## Captioned web image data
:::
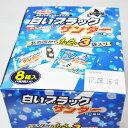 有楽製菓 白いブラックサンダーボール販売用8箱入(1箱3袋入) お取り寄せ スイーツ チョコレート 北海道限定 お土産 プ…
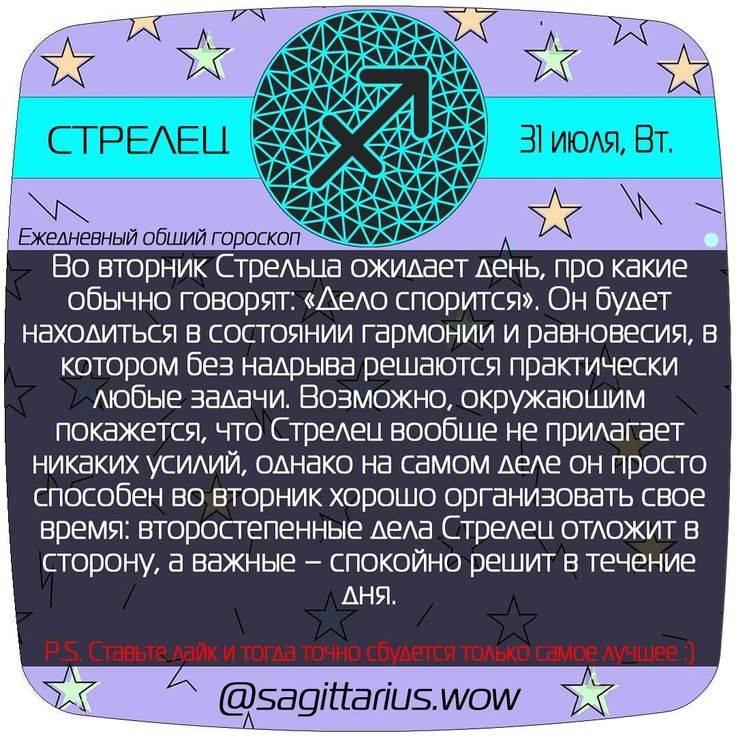 Гороскоп на неделю: стрелец | гороскопы 365
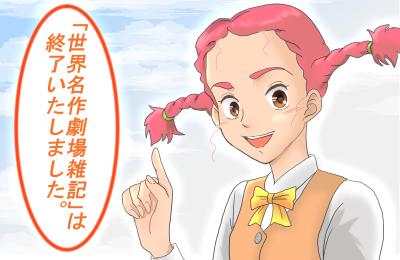 世界名作劇場雑記エンド_001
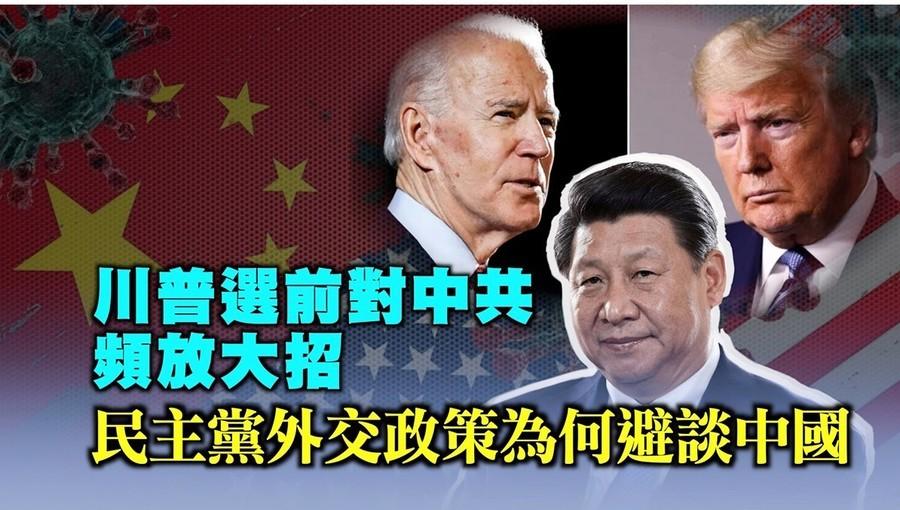【西岸觀察】民主黨大會為何避談中國問題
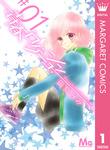 青春ロケーション 1-電子書籍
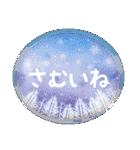 水彩えほん【冬編】(個別スタンプ:04)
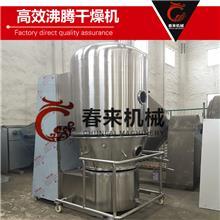 304不锈钢 沸腾干燥机 GFG 沸腾干燥机 速溶茶沸腾干燥机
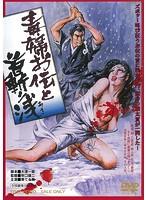 毒婦お伝と首斬り浅【東てる美出演のドラマ・DVD】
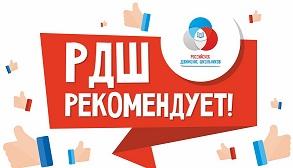 Российское движение школьников — РДШ.РФ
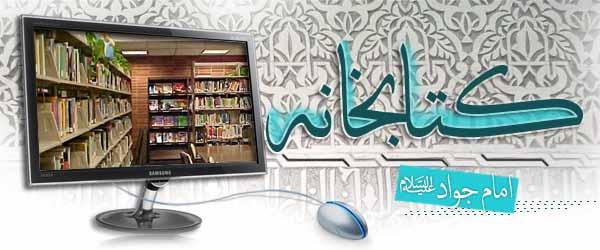 imam reza library کتابخانه تخصصی حضرت جوادالائمه امام محمد تقی علیه السلام (امکان دانلود حدود 60 جلد کتاب)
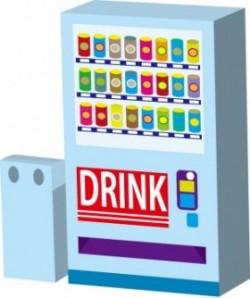 パーキングエリアの自動販売機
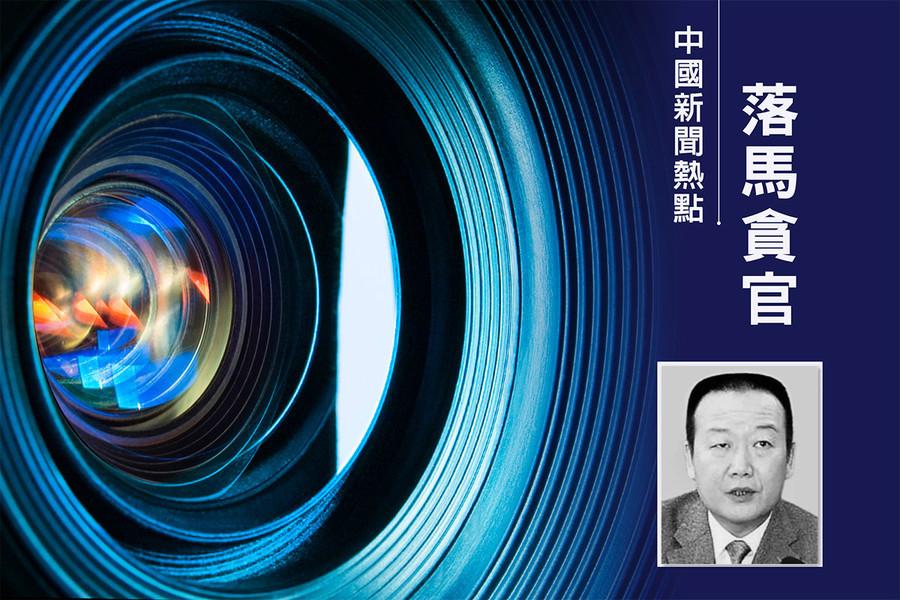 涉受賄罪 陝西統戰部前副部長唐勇被逮捕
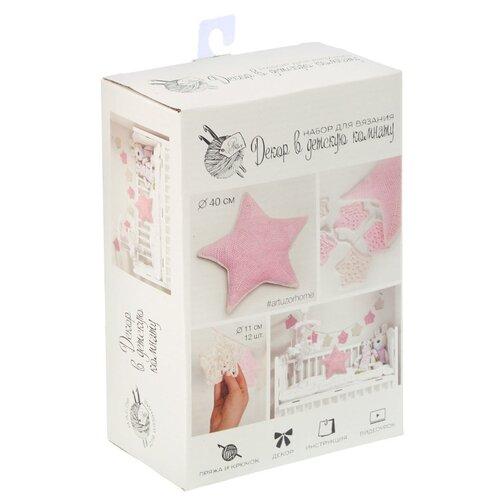Купить Арт Узор Декор в детскую комнату подушка и гирлянда Жизнь в розовом цвете ( 2117329), Наборы для вязания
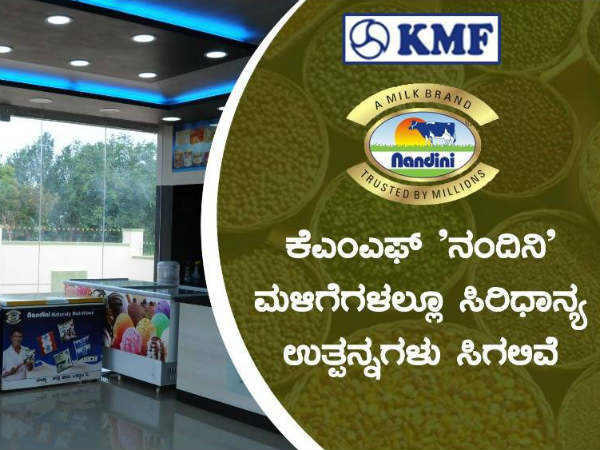 KMF all set to sell Millets in Nandini Milk Parlour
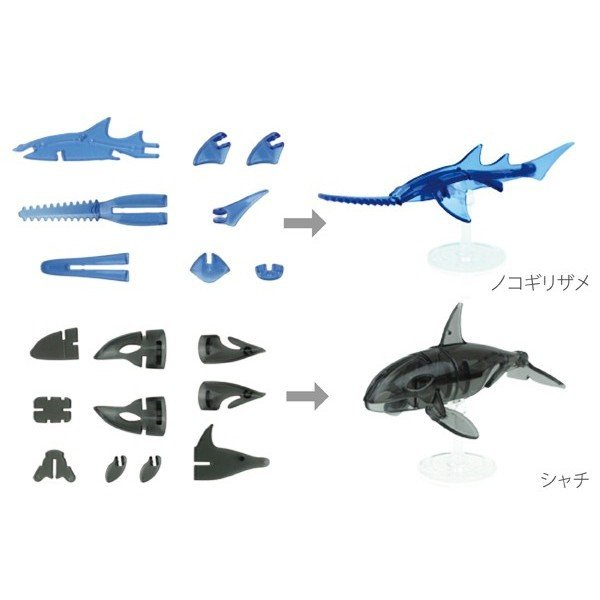 EARTH PIECE アースピース / オーシャン シーズン2 カプセルトイ sumida-aquarium 05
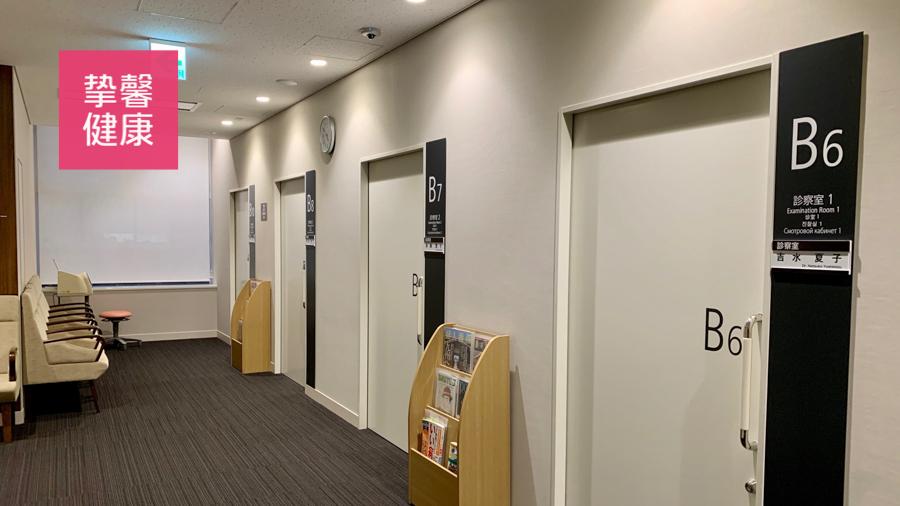 日本癌研有明医院体检部的检查室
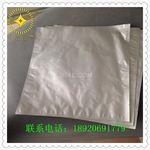 供应铝箔袋 通用包装袋 星辰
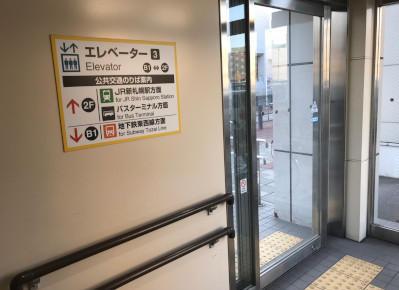 2)3番エレベーターを利用すると便利です。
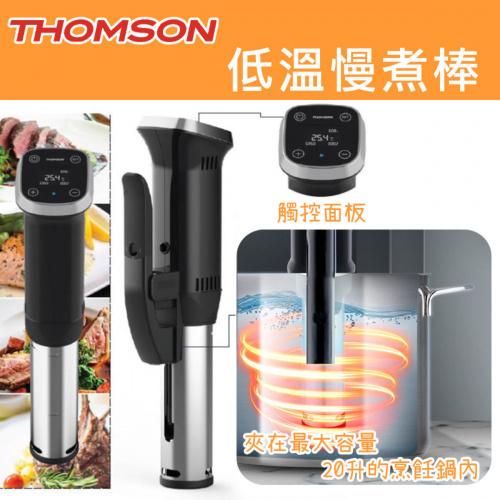 THOMSON - 低溫慢煮棒TM-SV208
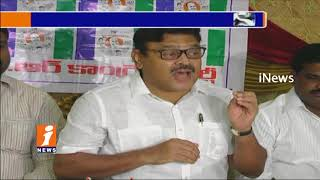 YSRCP Leader Ambati Rambabu Serious Comments On Chandrababu Naidu Over Loan Waiver| iNews - INEWS
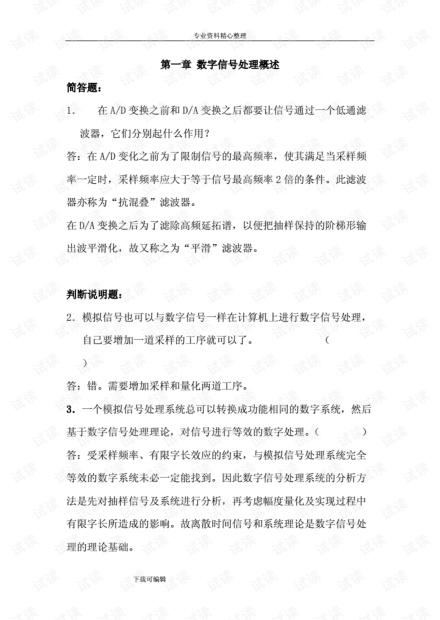 数字信号处理习题集(附答案解析).pdf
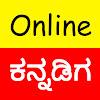 Online Kannadiga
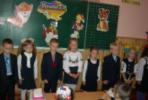 Школа №12 - фото 1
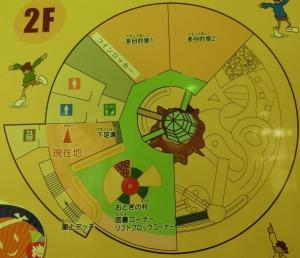 プレイハウス2-2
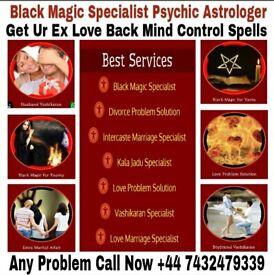 Black Magic Voodoo Spirit Removal Wife&Husband💚Ex Love Back Mind Control Sexual Spell Astrologer UK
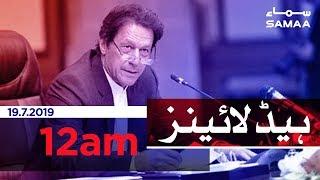 Samaa Headlines - 12AM -19 July 2019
:::
## How to complete this task
An exact copy of the records above is needed, free of pictures.

## Task result
 有楽製菓 白いブラックサンダーボール販売用8箱入(1箱3袋入) お取り寄せ スイーツ チョコレート 北海道限定 お土産 プ…
 Гороскоп на неделю: стрелец | гороскопы 365
 世界名作劇場雑記エンド_001
【西岸觀察】民主黨大會為何避談中國問題
 青春ロケーション 1-電子書籍
 水彩えほん【冬編】(個別スタンプ:04)
 304不锈钢 沸腾干燥机 GFG 沸腾干燥机 速溶茶沸腾干燥机
 毒婦お伝と首斬り浅【東てる美出演のドラマ・DVD】
 Российское движение школьников — РДШ.РФ
 imam reza library کتابخانه تخصصی حضرت جوادالائمه امام محمد تقی علیه السلام (امکان دانلود حدود 60 جلد کتاب)
 パーキングエリアの自動販売機
 涉受賄罪 陝西統戰部前副部長唐勇被逮捕
Купить Арт Узор Декор в детскую комнату подушка и гирлянда Жизнь в розовом цвете ( 2117329), Наборы для вязания
 KMF all set to sell Millets in Nandini Milk Parlour
 EARTH PIECE アースピース / オーシャン シーズン2 カプセルトイ sumida-aquarium 05
 日本癌研有明医院体检部的检查室
 供应铝箔袋 通用包装袋 星辰
 2)3番エレベーターを利用すると便利です。
 THOMSON - 低溫慢煮棒TM-SV208
 YSRCP Leader Ambati Rambabu Serious Comments On Chandrababu Naidu Over Loan Waiver| iNews - INEWS
 数字信号处理习题集(附答案解析).pdf
 Online Kannadiga
 Школа №12 - фото 1
 プレイハウス2-2
 Black Magic Voodoo Spirit Removal Wife&Husband💚Ex Love Back Mind Control Sexual Spell Astrologer UK
 Samaa Headlines - 12AM -19 July 2019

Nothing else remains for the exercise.